# Estratto fornito
========================================
La guerra sul fronte interno corrisponde al tentativo di colpire e disarticolare, meglio se preventivamente, ogni forma di incompatibilità con il futuro prossimo che questo sistema ci prospetta: guerra e sempre maggiore sfruttamento.
La guerra è “stato d’emergenza” generalizzato.
Ciò che abbiamo visto realizzarsi in contesti specifici legati a territori colpiti da terremoti o alluvioni, oppure in termini più generali durante il periodo pandemico, con l’assegnazione di poteri in deroga ai “commissari straordinari”, rappresenta a tutti gli effetti il termine di gestione di ogni contesto da parte dello Stato che dobbiamo essere in grado di contestare e contrastare in ogni contesto.
Il “terrorismo della parola” è un reato legato alla continua ridefinizione della categoria di terrorismo.
Potrà essere utilizzato in modo arbitrario. Qualsiasi tipo di contenuto che, in forma scritta o parlata, metta in discussione l’ordine dello Stato potrebbe esser colpito.
Questo reato chiarisce anche ai più restii cosa significasse dire che “il 41bis riguarda tutti e non solo che ci finisce dentro”.
Il “terrorismo della parola” infatti rappresenta la generalizzazione delle motivazioni con cui Alfredo Cospito è stato rinchiuso proprio al 41bis.
Se capiremo con il tempo come si svilupperanno i processi relativi a questo reato, crediamo però sia necessario sottolineare ciò che si potrebbe produrre già dalla fase di indagine preliminare.
Non stiamo facendo supposizioni ma parliamo di ciò che altre tipologie di reato ci hanno già messo davanti.
Accuse di associazione a delinquere o sovversiva difficilmente hanno portato a condanne in via definitiva.
Allo stesso tempo però, l’iscrizione nel registro degli indagati con quei capi d’accusa ha costretto tanti compagni e compagne a misure cautelari importanti, dal carcere, ai domiciliari fino agli obblighi di firma.
Quest’impianto risponde alla logica di anticipare la punizione prima che sia possibile ogni difesa legale, va sommandosi a una serie di dispositivi extragiudiziali come il daspo, l’avviso orale e la sorveglianza speciale e ad una riforma della procedura penale che ha il chiaro obiettivo di limitare il lavoro degli avvocati.
Per questo possiamo affermare che siamo davanti alla costruzione di uno Stato Penale che si ridefinisce continuamente e coerentemente con lo Stato di Guerra.
========================================
# Voci della raccolta
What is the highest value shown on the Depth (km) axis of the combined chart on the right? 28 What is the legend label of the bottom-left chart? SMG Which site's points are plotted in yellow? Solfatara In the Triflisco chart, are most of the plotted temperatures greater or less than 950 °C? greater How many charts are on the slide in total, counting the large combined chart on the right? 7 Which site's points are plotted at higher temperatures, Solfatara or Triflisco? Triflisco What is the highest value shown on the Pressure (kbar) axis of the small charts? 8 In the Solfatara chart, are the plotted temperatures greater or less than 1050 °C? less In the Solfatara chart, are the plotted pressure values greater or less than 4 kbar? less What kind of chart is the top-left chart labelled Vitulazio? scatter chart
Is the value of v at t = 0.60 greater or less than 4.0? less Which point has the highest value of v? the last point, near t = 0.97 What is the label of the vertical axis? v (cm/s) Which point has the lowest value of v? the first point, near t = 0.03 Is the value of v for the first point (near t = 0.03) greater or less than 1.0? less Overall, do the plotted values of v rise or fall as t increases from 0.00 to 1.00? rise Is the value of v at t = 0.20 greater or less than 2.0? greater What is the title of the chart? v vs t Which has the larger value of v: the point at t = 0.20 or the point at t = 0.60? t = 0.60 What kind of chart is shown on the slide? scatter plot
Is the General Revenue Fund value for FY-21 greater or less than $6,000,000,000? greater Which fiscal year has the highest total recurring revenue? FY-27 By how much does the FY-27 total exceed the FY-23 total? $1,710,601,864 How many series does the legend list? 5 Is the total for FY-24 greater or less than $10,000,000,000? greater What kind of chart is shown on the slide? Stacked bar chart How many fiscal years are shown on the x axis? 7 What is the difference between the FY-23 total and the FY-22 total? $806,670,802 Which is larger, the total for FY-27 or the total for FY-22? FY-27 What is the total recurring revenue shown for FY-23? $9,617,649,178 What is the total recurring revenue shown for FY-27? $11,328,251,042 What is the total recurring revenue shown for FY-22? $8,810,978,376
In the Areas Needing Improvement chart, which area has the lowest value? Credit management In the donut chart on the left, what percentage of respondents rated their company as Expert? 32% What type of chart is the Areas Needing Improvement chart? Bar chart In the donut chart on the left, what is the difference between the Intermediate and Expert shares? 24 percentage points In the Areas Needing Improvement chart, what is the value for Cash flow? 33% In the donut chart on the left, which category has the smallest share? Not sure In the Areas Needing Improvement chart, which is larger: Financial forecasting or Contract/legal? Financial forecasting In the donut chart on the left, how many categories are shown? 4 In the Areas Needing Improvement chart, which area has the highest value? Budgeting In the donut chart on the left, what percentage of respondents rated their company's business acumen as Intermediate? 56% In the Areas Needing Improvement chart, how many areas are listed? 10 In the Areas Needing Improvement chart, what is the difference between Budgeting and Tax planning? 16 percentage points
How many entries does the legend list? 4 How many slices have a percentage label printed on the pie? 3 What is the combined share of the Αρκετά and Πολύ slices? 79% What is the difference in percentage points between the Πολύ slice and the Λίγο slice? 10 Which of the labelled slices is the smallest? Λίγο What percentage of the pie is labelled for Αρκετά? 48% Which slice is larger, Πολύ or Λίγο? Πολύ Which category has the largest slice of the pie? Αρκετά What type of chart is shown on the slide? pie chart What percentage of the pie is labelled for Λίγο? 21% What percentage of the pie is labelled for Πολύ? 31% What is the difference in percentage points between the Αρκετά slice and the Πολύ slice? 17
========================================
# Esercizio 1
Quali dispositivi extragiudiziali nomina l'estratto? Elencali tutti.
# Esercizio 2
Copia dall'estratto la parte che si apre con le parole contenenti "La guerra è" e termina con "potrebbe esser colpito.".
Le voci provengono da un'altra fonte.

# Risposta 1
daspo, avviso orale, sorveglianza speciale

# Risposta 2
La guerra è “stato d’emergenza” generalizzato.
Ciò che abbiamo visto realizzarsi in contesti specifici legati a territori colpiti da terremoti o alluvioni, oppure in termini più generali durante il periodo pandemico, con l’assegnazione di poteri in deroga ai “commissari straordinari”, rappresenta a tutti gli effetti il termine di gestione di ogni contesto da parte dello Stato che dobbiamo essere in grado di contestare e contrastare in ogni contesto.
Il “terrorismo della parola” è un reato legato alla continua ridefinizione della categoria di terrorismo.
Potrà essere utilizzato in modo arbitrario. Qualsiasi tipo di contenuto che, in forma scritta o parlata, metta in discussione l’ordine dello Stato potrebbe esser colpito.